When the empirical and theoretical ROCs do not match, as for the empirical identification ROCs and the diagnosticity measure, a different accuracy measure must be selected; otherwise, estimated accuracy and response bias are confounded (Rotello et al., 2008; Swets, 1986b; Wixted & Mickes, 2012). For this reason, Lampinen’s claim that ROCs and probative value measures such as diagnosticity provide redundant information (p. 32; see also Levi, 2016, p. 45) is simply incorrect unless response bias is the measure of interest.
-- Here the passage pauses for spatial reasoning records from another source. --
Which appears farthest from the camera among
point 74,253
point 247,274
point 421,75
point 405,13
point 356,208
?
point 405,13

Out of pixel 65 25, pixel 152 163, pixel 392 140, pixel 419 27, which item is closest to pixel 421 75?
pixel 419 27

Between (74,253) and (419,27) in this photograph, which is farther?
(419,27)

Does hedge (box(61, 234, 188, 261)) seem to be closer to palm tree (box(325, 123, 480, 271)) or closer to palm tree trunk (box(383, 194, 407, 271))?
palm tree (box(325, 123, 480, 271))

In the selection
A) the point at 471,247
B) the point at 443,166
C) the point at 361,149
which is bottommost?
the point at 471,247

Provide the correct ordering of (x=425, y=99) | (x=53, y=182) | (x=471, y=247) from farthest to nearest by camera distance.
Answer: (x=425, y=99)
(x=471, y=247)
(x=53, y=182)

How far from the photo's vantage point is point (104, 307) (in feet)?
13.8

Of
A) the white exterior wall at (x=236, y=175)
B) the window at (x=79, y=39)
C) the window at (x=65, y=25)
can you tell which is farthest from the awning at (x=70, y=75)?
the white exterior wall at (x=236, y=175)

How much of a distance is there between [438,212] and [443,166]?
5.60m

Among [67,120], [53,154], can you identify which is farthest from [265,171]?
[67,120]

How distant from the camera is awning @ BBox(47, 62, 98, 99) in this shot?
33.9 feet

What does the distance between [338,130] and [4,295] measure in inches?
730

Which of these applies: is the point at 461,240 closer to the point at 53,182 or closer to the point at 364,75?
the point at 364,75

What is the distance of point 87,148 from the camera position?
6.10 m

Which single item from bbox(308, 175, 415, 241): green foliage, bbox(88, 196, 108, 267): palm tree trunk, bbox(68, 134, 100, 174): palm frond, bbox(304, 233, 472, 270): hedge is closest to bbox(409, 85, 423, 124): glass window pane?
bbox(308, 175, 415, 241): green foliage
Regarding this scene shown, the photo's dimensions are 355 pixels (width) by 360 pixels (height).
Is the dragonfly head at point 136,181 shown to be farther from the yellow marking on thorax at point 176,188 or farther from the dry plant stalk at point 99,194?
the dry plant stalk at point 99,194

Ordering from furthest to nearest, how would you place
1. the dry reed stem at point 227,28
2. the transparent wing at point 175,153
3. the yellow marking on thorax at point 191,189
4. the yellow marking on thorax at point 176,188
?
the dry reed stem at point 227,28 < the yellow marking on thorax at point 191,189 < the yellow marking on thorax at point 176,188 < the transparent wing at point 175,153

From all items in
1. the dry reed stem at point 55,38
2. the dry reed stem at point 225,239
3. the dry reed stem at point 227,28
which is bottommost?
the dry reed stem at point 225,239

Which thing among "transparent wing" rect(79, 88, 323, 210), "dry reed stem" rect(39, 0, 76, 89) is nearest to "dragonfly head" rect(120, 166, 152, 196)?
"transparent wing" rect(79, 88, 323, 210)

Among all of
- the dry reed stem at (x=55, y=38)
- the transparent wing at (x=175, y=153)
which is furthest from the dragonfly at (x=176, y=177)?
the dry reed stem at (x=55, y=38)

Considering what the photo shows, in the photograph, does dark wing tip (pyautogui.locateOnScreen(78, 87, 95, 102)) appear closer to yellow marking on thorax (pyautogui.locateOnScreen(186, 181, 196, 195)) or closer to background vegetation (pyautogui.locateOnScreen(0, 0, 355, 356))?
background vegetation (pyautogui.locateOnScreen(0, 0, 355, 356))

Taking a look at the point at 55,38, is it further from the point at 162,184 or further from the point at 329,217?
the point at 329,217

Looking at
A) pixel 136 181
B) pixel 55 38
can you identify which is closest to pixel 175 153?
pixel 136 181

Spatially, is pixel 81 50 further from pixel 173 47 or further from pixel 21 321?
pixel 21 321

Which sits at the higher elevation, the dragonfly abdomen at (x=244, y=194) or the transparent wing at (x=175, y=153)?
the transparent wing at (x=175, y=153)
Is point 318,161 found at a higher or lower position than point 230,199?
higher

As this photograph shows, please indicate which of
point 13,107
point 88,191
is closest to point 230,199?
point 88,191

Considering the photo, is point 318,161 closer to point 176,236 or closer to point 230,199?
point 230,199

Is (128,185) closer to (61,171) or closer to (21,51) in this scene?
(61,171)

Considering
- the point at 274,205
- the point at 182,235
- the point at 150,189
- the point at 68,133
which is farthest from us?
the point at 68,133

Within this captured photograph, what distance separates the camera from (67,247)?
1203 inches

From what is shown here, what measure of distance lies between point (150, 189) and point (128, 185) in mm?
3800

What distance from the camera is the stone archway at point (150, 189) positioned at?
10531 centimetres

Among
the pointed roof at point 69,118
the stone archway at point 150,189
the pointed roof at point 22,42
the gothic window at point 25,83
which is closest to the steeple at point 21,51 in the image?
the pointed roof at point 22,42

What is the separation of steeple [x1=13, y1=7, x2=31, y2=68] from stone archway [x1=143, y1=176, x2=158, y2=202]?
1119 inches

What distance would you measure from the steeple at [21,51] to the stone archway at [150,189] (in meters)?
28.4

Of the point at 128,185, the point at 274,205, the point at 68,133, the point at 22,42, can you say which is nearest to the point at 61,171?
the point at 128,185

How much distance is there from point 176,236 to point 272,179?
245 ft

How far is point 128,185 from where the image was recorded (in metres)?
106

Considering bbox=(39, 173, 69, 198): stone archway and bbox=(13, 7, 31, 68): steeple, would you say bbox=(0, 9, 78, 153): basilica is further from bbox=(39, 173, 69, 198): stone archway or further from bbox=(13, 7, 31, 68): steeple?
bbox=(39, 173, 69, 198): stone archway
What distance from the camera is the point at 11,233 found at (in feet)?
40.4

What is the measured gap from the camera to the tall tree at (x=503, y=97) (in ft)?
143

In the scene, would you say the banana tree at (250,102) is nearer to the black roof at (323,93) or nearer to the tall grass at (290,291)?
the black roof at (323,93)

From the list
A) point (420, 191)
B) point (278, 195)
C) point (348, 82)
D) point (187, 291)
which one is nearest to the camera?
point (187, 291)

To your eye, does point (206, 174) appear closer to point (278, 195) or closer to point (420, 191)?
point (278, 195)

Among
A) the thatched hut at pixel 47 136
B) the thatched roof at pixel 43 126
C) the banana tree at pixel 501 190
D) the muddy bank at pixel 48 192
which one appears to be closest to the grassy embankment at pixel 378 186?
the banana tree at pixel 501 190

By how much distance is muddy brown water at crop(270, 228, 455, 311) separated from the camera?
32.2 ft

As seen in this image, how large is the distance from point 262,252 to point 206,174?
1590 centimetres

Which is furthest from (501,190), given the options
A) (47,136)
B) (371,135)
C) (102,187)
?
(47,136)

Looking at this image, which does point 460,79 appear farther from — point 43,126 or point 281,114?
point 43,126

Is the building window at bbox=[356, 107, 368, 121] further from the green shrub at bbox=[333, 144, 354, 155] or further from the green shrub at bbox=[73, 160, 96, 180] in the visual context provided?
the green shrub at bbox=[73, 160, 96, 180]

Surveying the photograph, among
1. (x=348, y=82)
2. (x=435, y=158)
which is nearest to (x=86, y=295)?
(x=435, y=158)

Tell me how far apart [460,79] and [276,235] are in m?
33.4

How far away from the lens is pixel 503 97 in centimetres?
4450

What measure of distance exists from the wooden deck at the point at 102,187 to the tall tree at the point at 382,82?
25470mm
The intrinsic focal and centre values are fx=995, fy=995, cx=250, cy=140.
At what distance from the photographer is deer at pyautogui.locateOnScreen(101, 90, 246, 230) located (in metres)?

As Fig. 3 shows, diagnosticity varies systematically with response bias but is uncorrelated with any particular AUC. Importantly, the greatest variability in diagnosticity estimates occurs for the most conservative response biases (i.e., those with larger positive values of the signal detection measure c) that yield the high-confidence responses that are most useful to the legal system (e.g., Wixted et al., 2016).
In summary, ROCs do not “invite” inappropriate comparisons of performance across different response biases. Instead, they make explicit if and how response bias differs across empirical conditions, and they yield a measure of response accuracy (AUC) that is independent of response bias. In contrast, single-point measures, such as d′, percent correct, and diagnosticity, both obscure and are almost invariably confounded with differences in response bias.